> _Text segment_:
···

VMware Tanzu Application Service for VMs

 View Only

 PAS for windows: api.sys tcp: i/o timeout error

Canvas BT's profile image
Canvas BT posted Feb 27, 2020 01:25 PM

Hi,

 

I am trying to install PAS for windows (version: 2.8.4, stemcell: windows2019 2019.17) following these instructions, however when we are running the Errand `install-hwc-buildpack` or `smoke tests` I get this error;

Instance windows_diego_cell/a5127526-1fa2-48a3-8658-65f5dd62180d Exit Code 1 Stdout Setting api endpoint to https://api.sys.<url>... FAILED Stderr Request error: Get https://api.sys.<url>/v2/info: dial tcp: i/o timeout TIP: If you are behind a firewall and require an HTTP proxy, verify the https_proxy environment variable is correctly set. Else, check your network connection.

We have not had issues like this on any other tiles.

 

We are running PAS version 2.8.3 on AWS and was wondering if anyone else has had this issue.

···

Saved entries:
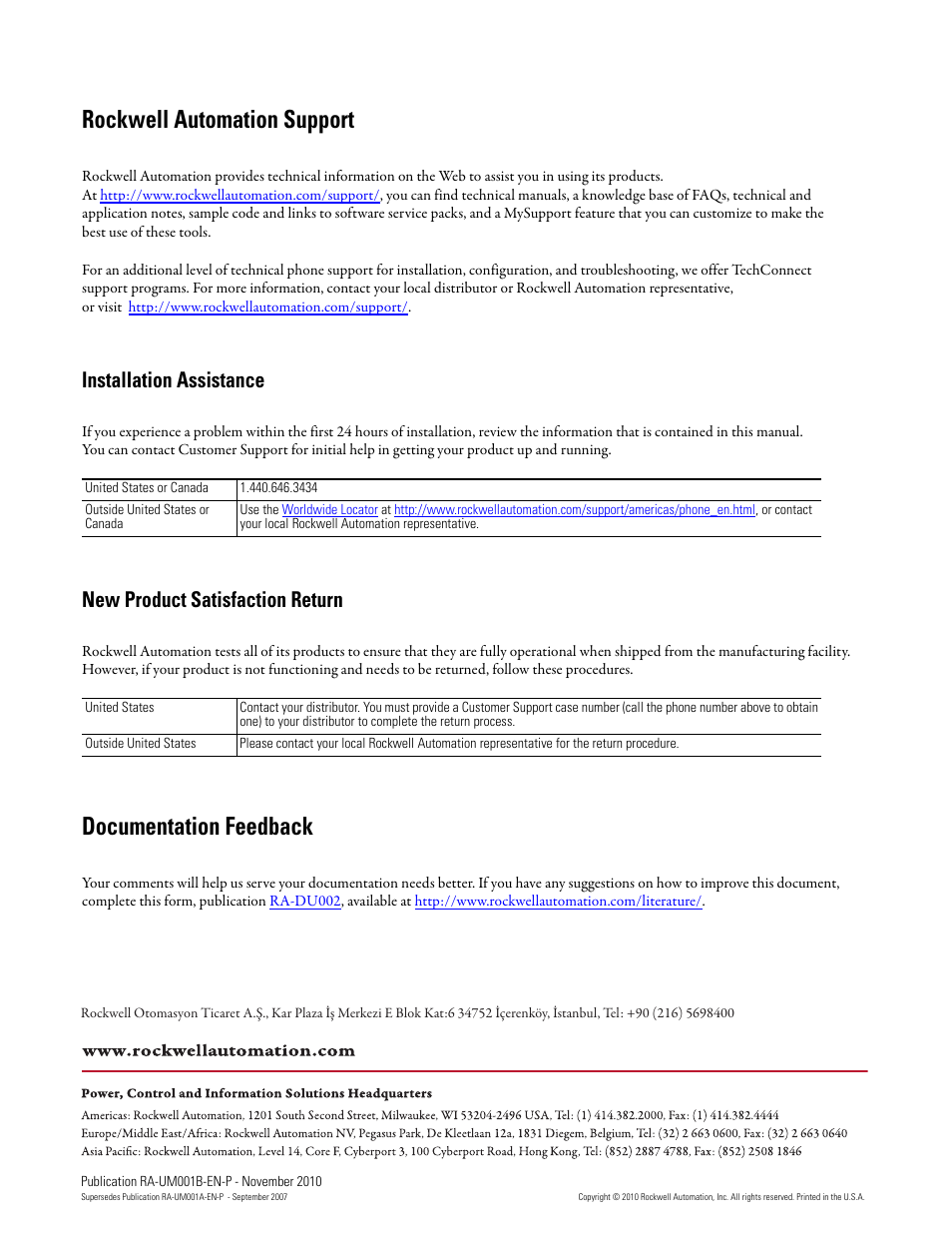 Rockwell Automation Support

Rockwell Automation provides technical information on the Web to assist you in using its products. At http://www.rockwellautomation.com/support/, you can find technical manuals, a knowledge base of FAQs, technical and application notes, sample code and links to software service packs, and a MySupport feature that you can customize to make the best use of these tools.

For an additional level of technical phone support for installation, configuration, and troubleshooting, we offer TechConnect support programs. For more information, contact your local distributor or Rockwell Automation representative, or visit http://www.rockwellautomation.com/support/.

Installation Assistance

If you experience a problem within the first 24 hours of installation, review the information that is contained in this manual. You can contact Customer Support for initial help in getting your product up and running.

| United States or Canada | 1.440.646.3434 |
|---|---|
| Outside United States or Canada | Use the Worldwide Locator at http://www.rockwellautomation.com/support/americas/phone_en.html, or contact your local Rockwell Automation representative. |

New Product Satisfaction Return

Rockwell Automation tests all of its products to ensure that they are fully operational when shipped from the manufacturing facility. However, if your product is not functioning and needs to be returned, follow these procedures.

| United States | Contact your distributor. You must provide a Customer Support case number (call the phone number above to obtain one) to your distributor to complete the return process. |
|---|---|
| Outside United States | Please contact your local Rockwell Automation representative for the return procedure. |

Documentation Feedback

Your comments will help us serve your documentation needs better. If you have any suggestions on how to improve this document, complete this form, publication RA-DU002, available at http://www.rockwellautomation.com/literature/.

Rockwell Otomasyon Ticaret A.Ş., Kar Plaza İş Merkezi E Blok Kat:6 34752 İçerenköy, İstanbul, Tel: +90 (216) 5698400

www.rockwellautomation.com

Power, Control and Information Solutions Headquarters

Americas: Rockwell Automation, 1201 South Second Street, Milwaukee, WI 53204-2496 USA, Tel: (1) 414.382.2000, Fax: (1) 414.382.4444
Europe/Middle East/Africa: Rockwell Automation NV, Pegasus Park, De Kleetlaan 12a, 1831 Diegem, Belgium, Tel: (32) 2 663 0600, Fax: (32) 2 663 0640
Asia Pacific: Rockwell Automation, Level 14, Core F, Cyberport 3, 100 Cyberport Road, Hong Kong, Tel: (852) 2887 4788, Fax: (852) 2508 1846

Publication RA-UM001B-EN-P - November 2010
Supersedes Publication RA-UM001A-EN-P - September 2007

Copyright © 2010 Rockwell Automation, Inc. All rights reserved. Printed in the U.S.A.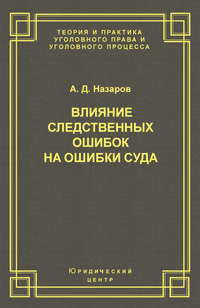 ТЕОРИЯ И ПРАКТИКА
УГОЛОВНОГО ПРАВА И
УГОЛОВНОГО ПРОЦЕССА

А. Д. Назаров

ВЛИЯНИЕ
СЛЕДСТВЕННЫХ
ОШИБОК
НА ОШИБКИ СУДА

ЮРИДИЧЕСКИЙ
ЦЕНТР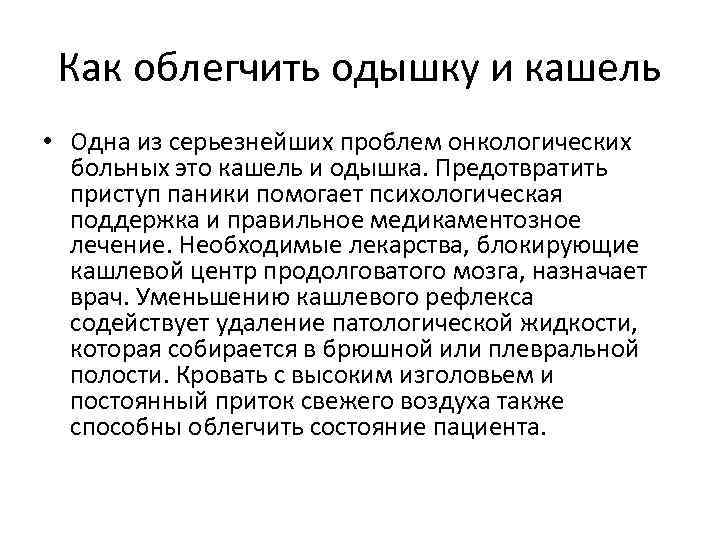 Как облегчить одышку и кашель

• Одна из серьезнейших проблем онкологических больных это кашель и одышка. Предотвратить приступ паники помогает психологическая поддержка и правильное медикаментозное лечение. Необходимые лекарства, блокирующие кашлевой центр продолговатого мозга, назначает врач. Уменьшению кашлевого рефлекса содействует удаление патологической жидкости, которая собирается в брюшной или плевральной полости. Кровать с высоким изголовьем и постоянный приток свежего воздуха также способны облегчить состояние пациента.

···

> _Task goal_: Reproduce the portion of the forum post about the PAS for Windows timeout error from "Canvas BT's profile" to "your network connection.".

> _Result of the exercise_:
Canvas BT's profile image
Canvas BT posted Feb 27, 2020 01:25 PM

Hi,

 

I am trying to install PAS for windows (version: 2.8.4, stemcell: windows2019 2019.17) following these instructions, however when we are running the Errand `install-hwc-buildpack` or `smoke tests` I get this error;

Instance windows_diego_cell/a5127526-1fa2-48a3-8658-65f5dd62180d Exit Code 1 Stdout Setting api endpoint to https://api.sys.<url>... FAILED Stderr Request error: Get https://api.sys.<url>/v2/info: dial tcp: i/o timeout TIP: If you are behind a firewall and require an HTTP proxy, verify the https_proxy environment variable is correctly set. Else, check your network connection.